BMW is one of the few brands sticking with hydrogen technology, while almost all others are making the switch to electrification their only alternative fuel option. Whether hydrogen ends up becoming useful, or just another failed technology, won’t be something we know for many more years but BMW is betting on it. One of the ways BMW is showing its love for hydrogen is by making cars like the BMW iX5. However, only about 100 iX5 Hydrogens will be made, so they’re incredibly rare, more so even than cars like the M4 CSL. Which is why it’s always interesting to see drive review videos of it like this one, from AutoTopNL.
The BMW iX5 Hydrogen is an interesting car because in some ways it’s more economical than EVs but in others it makes less sense. So there’s a give and take when it comes to hydrogen cars but BMW certainly feels that there’s a use-case for them. While BMW doesn’t think hydrogen is the answer, it believes hydrogen is one of the many different parts of the answer to kick fossil fuels for good.

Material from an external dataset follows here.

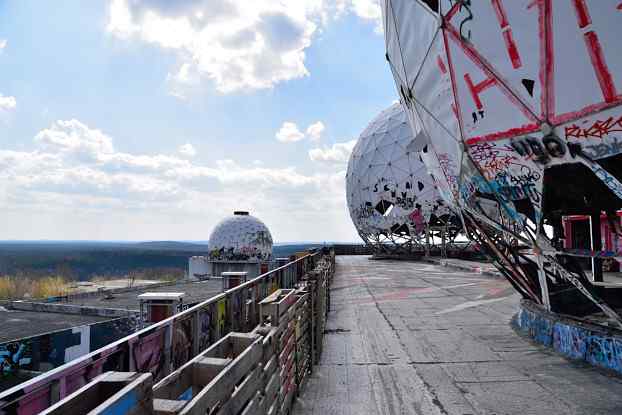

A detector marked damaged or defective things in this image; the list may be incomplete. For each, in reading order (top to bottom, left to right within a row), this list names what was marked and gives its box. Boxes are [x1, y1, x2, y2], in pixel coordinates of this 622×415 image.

In this video, we get to see the BMW iX5 Hydrogen, learn about its technology, and see what it’s like to drive. We don’t need to rehash all of its details of how it works, as we already have a few videos breaking down its tech. However, the basics are as follows: there’s a single rear electric motor from the BMW iX, powered by a hydrogen fuel cell that’s under the hood, and a small 2.0 kWh, 400-volt battery pack under the trunk that acts as a buffer for the fuel cell’s electricity. It also helps recoup energy from regen braking. Total system power is 395 horsepower and it has about 310 miles of range on a single hydrogen fill up.
From the driver’s seat, the BMW iX5 Hydrogen seems like a normal BMW EV. It’s smooth, quiet, and has similarly immediate acceleration, just like an i4 or iX would. It’s interesting to see an X5 driving under electric power like that, as there currently isn’t an electric X5 (there’s a plug-in hybrid that can drive a bit on EV juice but not very far. So it’s interesting to see the iX5 Hydrogen drive POV, especially since it isn’t a pure BEV. If hydrogen technology can work out, I think it can be a helpful alternative fuel for many use cases, even if it isn’t the future of the automobile and videos like this one help prove that.